Fidelity raises corporate governance game

Things are changing at Fidelity International, once seen as-punching below its weight shareholder debates.

When Fidelity International led the high-profile charge to oust Michael Green as chairman-designate of ITV, it was seen by other fund management groups as an unlikely standard bearer for shareholder activism.
Anthony Bolton, one of its star fund managers, may have picked up the unlikely sobriquet of "the silent assassin of the City", but Fidelity has sometimes been seen as punching below its formidable weight in corporate governance.
While it took a leading role in the investor revolt over the. placing of Railtrack into administration, Fidelity has often been perceived as having only an intermittent interest in other shareholder debates and issues.
That may be changing. Over the past two years, it has been quietly building up its corporate governance operations and a shift in attitude seems to be emerging.
Simon Fraser, chief investment officer at Fidelity, insists the fund manager has always been active in corporate governance issues. But he concedes: "Obviously over the last year or two there has been a lot more pressure from customers and the government to raise the game and raise the profile."
A catalyst for change also has been the recruitment of Trelawny Williams from M&G Investments two years ago to head its corporate governance operations.
Since then it has published a set of "principles of ownership", brought a four-man proxy voting team into its London headquarters near St Paul's to be closer to the investment team, introduced a new internal structure for engagement with companies and started quarterly reports to institutional clients on its voting and intervention.
The urbane Mr Fraser says Fidelity has approached corporate governance in a pragmatic way and often behind closed doors.
"It all depends on how you define corporate governance. We have always been very focused on creating value for our customers and shareholders," he says.

“We are much more in that frame of mind rather than specifically doing corporate governance for the sake of it.”
Mr Williams adds: “Our strong preference is to do things very consensually and confidentially. We really do believe that bleating about companies at AGMs and having public disputes is actually a failure of governance."
"Once things go into the public, everyone's position starts to become entrenched; you start to get winners, you start to get losers; you start to get a legacy of controversy over a particular company."
Mr Williams admits the ousting of Mr Green "was clearly not a great example" of that philosophy.
"The outcome was a successful one, but the process was not consistent with the way yve like to do things," he says.
Mr Fraser says there was a "whole series of unique and very unusual circumstances" in the ITV situation.
"The main one being that it was a discussion about corporate governance at a company that did not yet exist. Therefore it was difficult to have a lot of detailed conversations until we saw what shape or form [it would take] or whether the company was going to actually exist," he says.
"That is one of the reasons it was so different from other conversations with companies, which might go on for a month or longer before things come to a head. This was kind of accelerated. It was compressed very dramatically and that's why- we got vocal quite quickly."
Mr Williams also admits that Fidelity may have been "too Delphic" in flagging concerns about the need for an independent chairman to senior directors of Carlton and Granada early last year.
He adds that the advisers to Carlton and Granada did not "do a particularly good job" in ensuring that the board heard the messages from shareholders.
"I suppose you also have to criticise the boards themselves for they had these meetings over the course of the winter.

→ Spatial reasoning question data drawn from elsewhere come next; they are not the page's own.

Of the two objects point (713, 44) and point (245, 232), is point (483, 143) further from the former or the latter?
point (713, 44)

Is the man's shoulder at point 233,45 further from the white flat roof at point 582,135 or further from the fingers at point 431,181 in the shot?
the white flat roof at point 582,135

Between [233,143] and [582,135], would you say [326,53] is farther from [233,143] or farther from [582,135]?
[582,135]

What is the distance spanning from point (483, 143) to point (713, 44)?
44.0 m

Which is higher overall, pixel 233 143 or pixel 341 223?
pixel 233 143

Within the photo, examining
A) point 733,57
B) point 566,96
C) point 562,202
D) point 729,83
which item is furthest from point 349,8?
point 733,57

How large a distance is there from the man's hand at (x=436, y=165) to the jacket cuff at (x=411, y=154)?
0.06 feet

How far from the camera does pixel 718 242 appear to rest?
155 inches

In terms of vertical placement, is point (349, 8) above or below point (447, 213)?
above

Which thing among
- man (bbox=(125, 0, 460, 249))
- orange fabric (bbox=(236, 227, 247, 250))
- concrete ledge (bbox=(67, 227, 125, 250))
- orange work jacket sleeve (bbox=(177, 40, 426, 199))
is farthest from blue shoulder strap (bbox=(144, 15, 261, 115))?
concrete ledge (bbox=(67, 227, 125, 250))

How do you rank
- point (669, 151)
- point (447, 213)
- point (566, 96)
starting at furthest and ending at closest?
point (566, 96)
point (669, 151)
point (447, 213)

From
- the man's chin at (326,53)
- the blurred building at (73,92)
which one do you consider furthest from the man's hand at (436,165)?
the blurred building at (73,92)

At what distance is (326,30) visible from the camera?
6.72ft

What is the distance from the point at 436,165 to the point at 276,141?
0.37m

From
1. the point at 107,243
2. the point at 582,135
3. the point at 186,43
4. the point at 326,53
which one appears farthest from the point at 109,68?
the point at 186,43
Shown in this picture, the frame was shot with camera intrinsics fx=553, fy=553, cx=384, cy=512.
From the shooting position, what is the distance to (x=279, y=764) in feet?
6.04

Concern must have been expressed one way or another but they chose not to pick it up," he says.
Mr Williams is intended to be the first contact point for companies seeking to discuss such price-sensitive issues. This is aimed at preventing fund managers becoming insiders and
restricted from trading. Under recent regulations, once one individual fund manager is exposed to price sensitive information, the whole investment house is considered an insider.

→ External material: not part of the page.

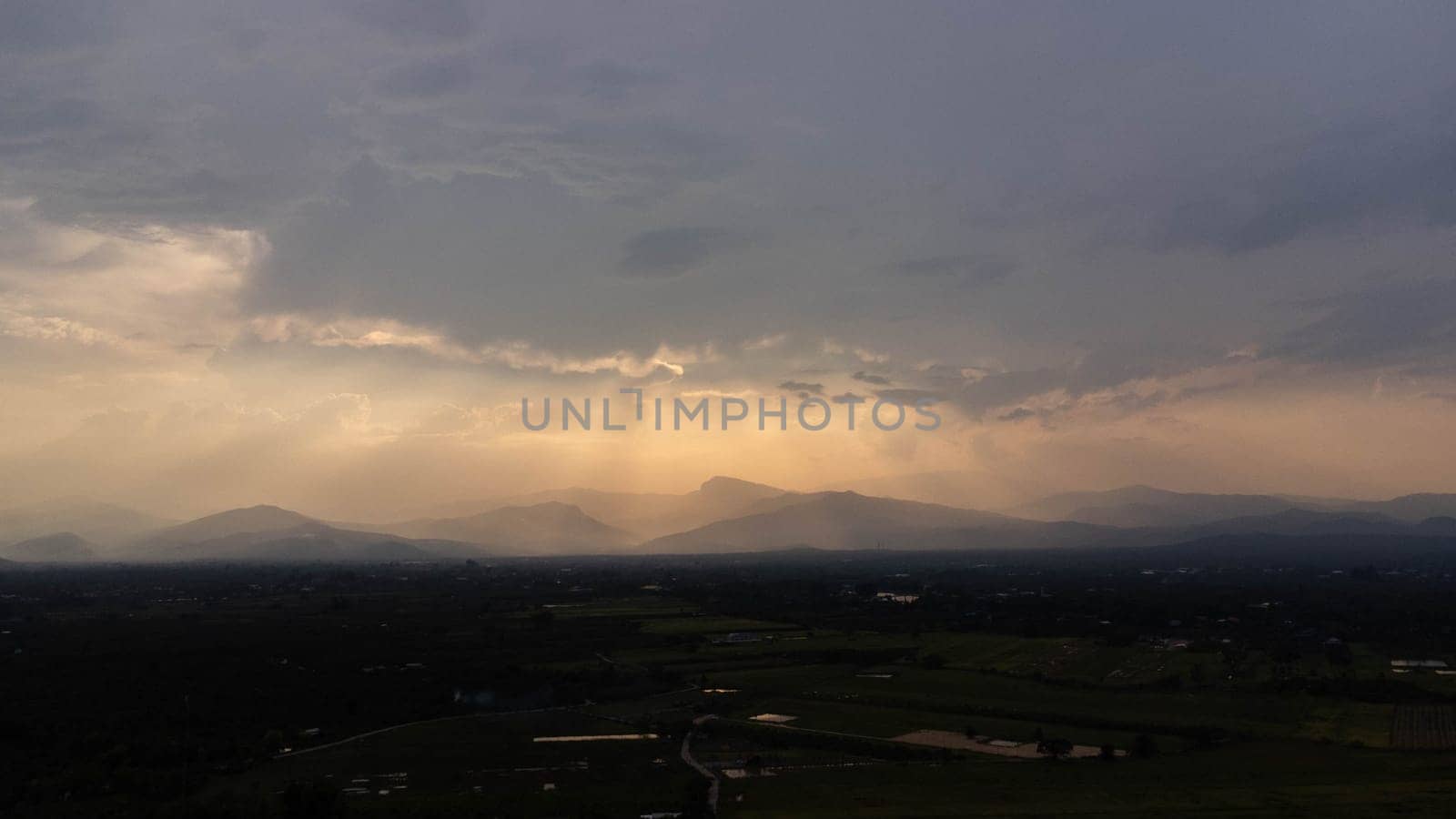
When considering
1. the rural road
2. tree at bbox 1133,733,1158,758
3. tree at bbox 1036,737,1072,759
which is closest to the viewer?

Mr Fraser says one reason for Fidelity's low profile in corporate governance is that it usually only takes a public stance when there is an internal consensus among its fund managers. Every fund manager has a different combination of stocks and "quite rightly" they will have very different views on voting, he says. The individual fund managers who hold a particular stock can also change dramatically, even over a few months.

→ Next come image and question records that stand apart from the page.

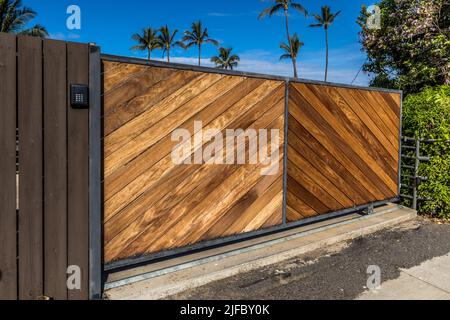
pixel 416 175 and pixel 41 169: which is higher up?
pixel 41 169

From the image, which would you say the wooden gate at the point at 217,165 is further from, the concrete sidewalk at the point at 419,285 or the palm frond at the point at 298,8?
the palm frond at the point at 298,8

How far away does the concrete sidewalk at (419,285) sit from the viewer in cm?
321

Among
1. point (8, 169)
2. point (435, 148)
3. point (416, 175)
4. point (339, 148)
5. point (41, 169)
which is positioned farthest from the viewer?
point (416, 175)

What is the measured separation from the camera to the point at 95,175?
282cm

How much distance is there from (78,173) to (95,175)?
0.13 meters

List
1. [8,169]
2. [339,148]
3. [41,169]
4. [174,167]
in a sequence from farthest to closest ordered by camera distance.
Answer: [339,148], [174,167], [41,169], [8,169]

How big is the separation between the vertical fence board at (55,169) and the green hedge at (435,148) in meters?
5.44

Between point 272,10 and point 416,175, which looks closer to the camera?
point 416,175

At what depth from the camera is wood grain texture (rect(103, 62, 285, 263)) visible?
3043 millimetres

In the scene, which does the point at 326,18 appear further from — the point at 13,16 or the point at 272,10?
the point at 13,16

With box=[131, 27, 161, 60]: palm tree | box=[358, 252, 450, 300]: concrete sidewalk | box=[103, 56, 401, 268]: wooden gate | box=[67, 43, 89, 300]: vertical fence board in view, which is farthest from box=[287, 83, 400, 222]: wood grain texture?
box=[131, 27, 161, 60]: palm tree

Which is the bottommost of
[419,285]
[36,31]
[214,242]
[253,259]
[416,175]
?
[419,285]

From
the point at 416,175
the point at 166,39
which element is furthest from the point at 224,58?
the point at 416,175

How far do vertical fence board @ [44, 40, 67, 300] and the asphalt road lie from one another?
1034mm
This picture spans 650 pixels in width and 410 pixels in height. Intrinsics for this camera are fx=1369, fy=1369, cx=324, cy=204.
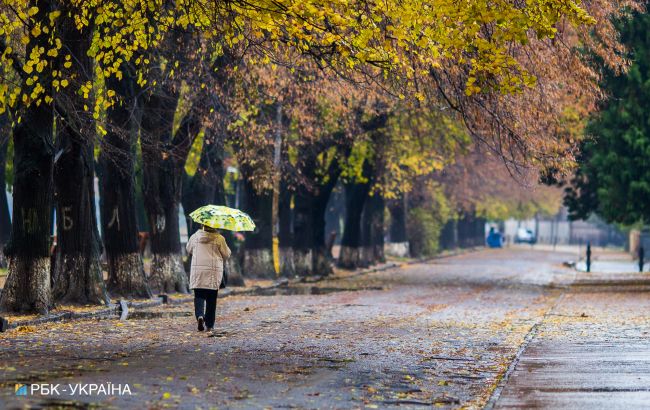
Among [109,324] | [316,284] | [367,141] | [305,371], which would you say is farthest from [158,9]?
[367,141]

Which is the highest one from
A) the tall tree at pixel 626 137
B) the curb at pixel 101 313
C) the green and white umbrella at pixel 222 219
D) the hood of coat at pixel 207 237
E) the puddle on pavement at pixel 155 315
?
the tall tree at pixel 626 137

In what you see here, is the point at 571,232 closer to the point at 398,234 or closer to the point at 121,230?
the point at 398,234

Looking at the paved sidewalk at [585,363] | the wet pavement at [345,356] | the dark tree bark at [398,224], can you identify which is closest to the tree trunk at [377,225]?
the dark tree bark at [398,224]

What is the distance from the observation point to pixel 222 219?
20.2 m

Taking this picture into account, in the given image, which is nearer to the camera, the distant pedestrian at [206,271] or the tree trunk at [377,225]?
the distant pedestrian at [206,271]

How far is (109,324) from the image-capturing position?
21.9 meters

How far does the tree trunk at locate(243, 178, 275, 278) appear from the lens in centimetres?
4156

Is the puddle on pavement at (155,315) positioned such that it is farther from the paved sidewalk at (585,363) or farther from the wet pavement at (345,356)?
the paved sidewalk at (585,363)

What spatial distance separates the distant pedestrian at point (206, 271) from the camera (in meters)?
20.2

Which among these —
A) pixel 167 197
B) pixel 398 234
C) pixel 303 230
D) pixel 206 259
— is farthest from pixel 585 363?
pixel 398 234

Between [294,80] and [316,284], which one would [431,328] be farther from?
[316,284]

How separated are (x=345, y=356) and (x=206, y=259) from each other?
447 centimetres

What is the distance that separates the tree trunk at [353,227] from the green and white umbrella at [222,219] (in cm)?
3172

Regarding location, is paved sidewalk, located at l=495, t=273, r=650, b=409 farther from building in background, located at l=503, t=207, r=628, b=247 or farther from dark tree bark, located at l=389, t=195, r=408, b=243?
building in background, located at l=503, t=207, r=628, b=247
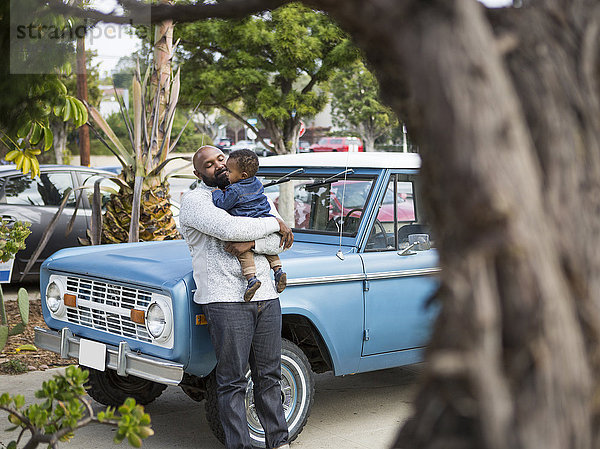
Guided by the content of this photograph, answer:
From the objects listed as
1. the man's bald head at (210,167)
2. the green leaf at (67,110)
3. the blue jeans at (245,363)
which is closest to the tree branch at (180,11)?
the green leaf at (67,110)

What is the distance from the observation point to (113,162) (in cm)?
4556

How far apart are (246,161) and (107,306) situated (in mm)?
1307

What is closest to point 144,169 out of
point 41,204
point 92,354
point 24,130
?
point 41,204

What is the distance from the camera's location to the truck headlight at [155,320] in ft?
14.5

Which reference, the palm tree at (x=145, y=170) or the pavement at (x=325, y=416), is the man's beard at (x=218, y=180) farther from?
the palm tree at (x=145, y=170)

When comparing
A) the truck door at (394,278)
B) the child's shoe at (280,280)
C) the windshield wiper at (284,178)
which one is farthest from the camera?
the windshield wiper at (284,178)

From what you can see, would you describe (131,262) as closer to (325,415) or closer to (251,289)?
(251,289)

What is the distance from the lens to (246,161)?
445 centimetres

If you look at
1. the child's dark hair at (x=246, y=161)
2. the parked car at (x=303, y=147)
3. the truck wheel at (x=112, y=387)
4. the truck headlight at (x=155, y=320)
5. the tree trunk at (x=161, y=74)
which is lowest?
the truck wheel at (x=112, y=387)

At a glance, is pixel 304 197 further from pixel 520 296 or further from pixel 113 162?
pixel 113 162

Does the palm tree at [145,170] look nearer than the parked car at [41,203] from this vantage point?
Yes

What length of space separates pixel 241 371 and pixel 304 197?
1897 millimetres

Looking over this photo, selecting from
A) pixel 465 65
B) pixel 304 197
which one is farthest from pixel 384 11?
pixel 304 197

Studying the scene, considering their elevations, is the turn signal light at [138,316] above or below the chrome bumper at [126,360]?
above
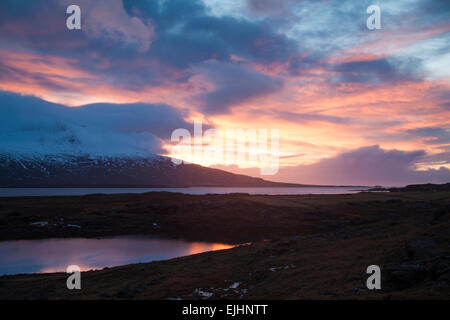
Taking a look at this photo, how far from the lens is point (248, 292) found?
16.2m

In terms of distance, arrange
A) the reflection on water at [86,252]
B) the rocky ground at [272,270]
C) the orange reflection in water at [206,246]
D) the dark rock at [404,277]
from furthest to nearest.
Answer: the orange reflection in water at [206,246] → the reflection on water at [86,252] → the rocky ground at [272,270] → the dark rock at [404,277]

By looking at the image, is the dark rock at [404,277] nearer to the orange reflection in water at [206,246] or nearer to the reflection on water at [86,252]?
the reflection on water at [86,252]

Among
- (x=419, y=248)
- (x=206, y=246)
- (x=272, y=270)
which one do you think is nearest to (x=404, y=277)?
(x=419, y=248)

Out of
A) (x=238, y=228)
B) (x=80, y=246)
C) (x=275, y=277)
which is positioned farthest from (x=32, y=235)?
(x=275, y=277)

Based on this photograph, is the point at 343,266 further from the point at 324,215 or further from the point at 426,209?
the point at 426,209

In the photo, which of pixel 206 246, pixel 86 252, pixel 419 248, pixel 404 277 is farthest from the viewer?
pixel 206 246

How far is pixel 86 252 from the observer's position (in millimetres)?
35469

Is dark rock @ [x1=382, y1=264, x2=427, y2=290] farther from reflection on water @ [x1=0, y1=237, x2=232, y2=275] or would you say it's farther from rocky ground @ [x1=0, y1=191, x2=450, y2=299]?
reflection on water @ [x1=0, y1=237, x2=232, y2=275]

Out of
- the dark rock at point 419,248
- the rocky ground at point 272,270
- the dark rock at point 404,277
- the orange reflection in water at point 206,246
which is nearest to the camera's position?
the dark rock at point 404,277

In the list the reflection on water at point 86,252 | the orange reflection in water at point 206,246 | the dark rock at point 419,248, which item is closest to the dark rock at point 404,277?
the dark rock at point 419,248

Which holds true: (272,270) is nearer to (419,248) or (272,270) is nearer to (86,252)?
(419,248)

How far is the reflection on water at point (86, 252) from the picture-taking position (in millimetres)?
29797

Fidelity also appears to be wrestling with how much of its voting and corporate governance activities to disclose publicly. While it will tell an institutional client how it votes, it refuses to do so for retail investors.
"There is inevitably a conflict between telling people what we are doing and confidentiality," says Mr Williams.
"What we don't want to happen is for a company to come to talk to us on a governance matter and expect to read about it in the newspaper in three or four months' time. We recognise we have obligations and we have to satisfy those, but a full, frank and transparent disclosure is unlikely to happen."